Your instructions
Copy out all the records below, substituting "painted clapboard siding" for each occurrence of "white clapboard siding" and leaving everything else unchanged. Omit the pictures from your copy.

--- Begin Stored data ---

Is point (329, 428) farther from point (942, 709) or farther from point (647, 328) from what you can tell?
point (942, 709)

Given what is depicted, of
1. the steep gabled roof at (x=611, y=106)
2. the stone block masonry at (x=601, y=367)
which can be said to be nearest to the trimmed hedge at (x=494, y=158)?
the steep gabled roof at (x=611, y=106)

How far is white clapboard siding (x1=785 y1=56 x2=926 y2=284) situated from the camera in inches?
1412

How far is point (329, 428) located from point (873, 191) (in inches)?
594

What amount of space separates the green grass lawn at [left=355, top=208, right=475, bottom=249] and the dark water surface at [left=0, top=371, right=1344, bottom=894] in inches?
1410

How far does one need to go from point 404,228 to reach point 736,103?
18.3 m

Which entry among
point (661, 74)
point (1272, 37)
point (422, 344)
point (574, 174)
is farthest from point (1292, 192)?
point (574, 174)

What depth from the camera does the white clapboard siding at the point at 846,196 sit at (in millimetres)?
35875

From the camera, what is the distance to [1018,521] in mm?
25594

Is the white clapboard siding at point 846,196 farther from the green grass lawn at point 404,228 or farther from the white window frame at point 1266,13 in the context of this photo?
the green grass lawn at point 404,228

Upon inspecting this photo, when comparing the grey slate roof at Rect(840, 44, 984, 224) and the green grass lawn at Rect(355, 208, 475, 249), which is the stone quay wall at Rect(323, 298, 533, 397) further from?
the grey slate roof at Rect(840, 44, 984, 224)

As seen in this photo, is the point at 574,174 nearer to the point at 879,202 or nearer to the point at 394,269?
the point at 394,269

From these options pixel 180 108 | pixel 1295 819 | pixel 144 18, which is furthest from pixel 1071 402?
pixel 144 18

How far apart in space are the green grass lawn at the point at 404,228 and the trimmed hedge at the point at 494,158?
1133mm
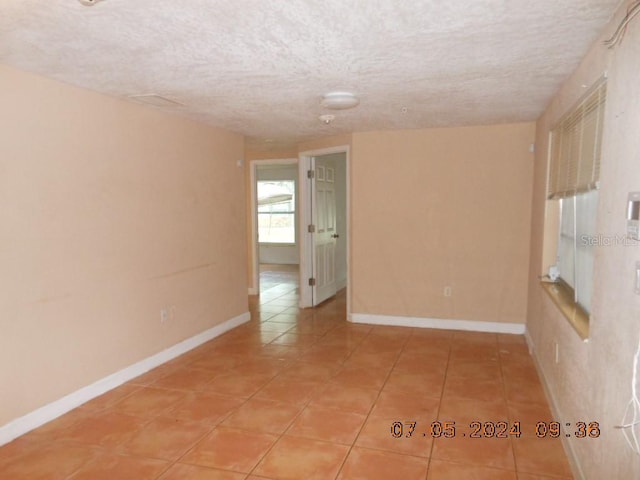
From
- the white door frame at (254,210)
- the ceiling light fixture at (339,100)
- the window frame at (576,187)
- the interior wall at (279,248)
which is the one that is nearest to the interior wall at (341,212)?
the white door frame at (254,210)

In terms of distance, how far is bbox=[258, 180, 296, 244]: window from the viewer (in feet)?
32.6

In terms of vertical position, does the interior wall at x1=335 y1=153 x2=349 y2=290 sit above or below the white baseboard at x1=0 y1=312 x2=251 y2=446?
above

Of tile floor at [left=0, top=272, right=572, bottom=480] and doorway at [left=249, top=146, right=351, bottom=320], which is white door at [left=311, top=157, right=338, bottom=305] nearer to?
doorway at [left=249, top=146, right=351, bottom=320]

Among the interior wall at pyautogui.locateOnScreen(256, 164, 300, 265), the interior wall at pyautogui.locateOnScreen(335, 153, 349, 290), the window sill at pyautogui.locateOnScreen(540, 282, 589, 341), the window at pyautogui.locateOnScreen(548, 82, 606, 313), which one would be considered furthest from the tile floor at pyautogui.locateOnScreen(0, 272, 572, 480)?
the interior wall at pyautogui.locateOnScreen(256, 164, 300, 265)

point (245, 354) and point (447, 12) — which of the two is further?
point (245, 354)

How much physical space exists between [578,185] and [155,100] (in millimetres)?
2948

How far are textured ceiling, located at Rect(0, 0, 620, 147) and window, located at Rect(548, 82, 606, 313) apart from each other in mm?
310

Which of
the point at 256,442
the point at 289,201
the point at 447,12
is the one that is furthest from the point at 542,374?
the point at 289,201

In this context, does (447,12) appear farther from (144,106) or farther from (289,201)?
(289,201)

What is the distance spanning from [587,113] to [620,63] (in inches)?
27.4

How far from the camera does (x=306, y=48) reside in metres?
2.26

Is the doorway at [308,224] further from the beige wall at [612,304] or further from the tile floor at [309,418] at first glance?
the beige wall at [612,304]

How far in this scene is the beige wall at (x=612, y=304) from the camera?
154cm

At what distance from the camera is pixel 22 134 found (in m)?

--- End Stored data ---

Result of the task
Is point (329, 428) farther from point (942, 709) or farther from point (647, 328) from what you can tell?
point (942, 709)

Given what is depicted, of
1. the steep gabled roof at (x=611, y=106)
2. the stone block masonry at (x=601, y=367)
which can be said to be nearest to the trimmed hedge at (x=494, y=158)?
the steep gabled roof at (x=611, y=106)

How far is painted clapboard siding (x1=785 y1=56 x2=926 y2=284) situated from the camera in inches?
1412

How far is point (329, 428) located from point (873, 191) (in inches)?
594

What amount of space separates the green grass lawn at [left=355, top=208, right=475, bottom=249] and the dark water surface at [left=0, top=371, right=1344, bottom=894] in inches?
1410

How far does one need to go from point 404,228 to reach point 736,103?
18.3 m

Which entry among
point (661, 74)
point (1272, 37)
point (422, 344)
point (574, 174)
is farthest from point (1292, 192)?
point (574, 174)

What depth from the camera does the painted clapboard siding at the point at 846,196 sit at (in millimetres)?
35875

From the camera, what is the distance to [1018,521] in mm?
25594

Is the painted clapboard siding at point 846,196 farther from the green grass lawn at point 404,228 or farther from the white window frame at point 1266,13 in the context of this photo?
the green grass lawn at point 404,228

Upon inspecting this photo, when comparing the grey slate roof at Rect(840, 44, 984, 224) and the green grass lawn at Rect(355, 208, 475, 249), which is the stone quay wall at Rect(323, 298, 533, 397) further from?
the grey slate roof at Rect(840, 44, 984, 224)

As seen in this photo, is the point at 574,174 nearer to the point at 879,202 or nearer to the point at 394,269?
the point at 394,269

From these options pixel 180 108 | pixel 1295 819 | pixel 144 18, which is furthest from pixel 1071 402?
pixel 144 18

How far apart in space are the green grass lawn at the point at 404,228 and the trimmed hedge at the point at 494,158?
1133mm
From
- the white door frame at (254,210)
- the ceiling light fixture at (339,100)
- the window frame at (576,187)
- the interior wall at (279,248)
which is the one that is nearest to the interior wall at (341,212)?
the white door frame at (254,210)

In terms of distance, how far is bbox=[258, 180, 296, 244]: window from the viewer (in feet)?
32.6

In terms of vertical position, does the interior wall at x1=335 y1=153 x2=349 y2=290 sit above or below the white baseboard at x1=0 y1=312 x2=251 y2=446?
above

Of tile floor at [left=0, top=272, right=572, bottom=480] and doorway at [left=249, top=146, right=351, bottom=320], which is white door at [left=311, top=157, right=338, bottom=305] nearer to?
doorway at [left=249, top=146, right=351, bottom=320]

Among the interior wall at pyautogui.locateOnScreen(256, 164, 300, 265), the interior wall at pyautogui.locateOnScreen(335, 153, 349, 290), the window sill at pyautogui.locateOnScreen(540, 282, 589, 341), the window at pyautogui.locateOnScreen(548, 82, 606, 313), which one would be considered furthest from the tile floor at pyautogui.locateOnScreen(0, 272, 572, 480)?
the interior wall at pyautogui.locateOnScreen(256, 164, 300, 265)

point (245, 354) and point (447, 12) — which of the two is further?
point (245, 354)

How much physical space exists between [578,185] and [155,100] (in millimetres)?
2948

How far are textured ceiling, located at Rect(0, 0, 620, 147) and window, located at Rect(548, 82, 606, 313) apart from each other in mm?
310

Which of
the point at 256,442
the point at 289,201
the point at 447,12
is the one that is furthest from the point at 542,374?
the point at 289,201

In this context, does (447,12) appear farther from (144,106) or farther from (289,201)?
(289,201)

What is the distance spanning from [587,113] to [620,63] (in inches)?
27.4

How far from the camera does (x=306, y=48) reside in metres?
2.26

Is the doorway at [308,224] further from the beige wall at [612,304] or further from the tile floor at [309,418] at first glance?
the beige wall at [612,304]

How far in this scene is the beige wall at (x=612, y=304) from the camera?
154cm

At what distance from the camera is pixel 22 134 found (in m)?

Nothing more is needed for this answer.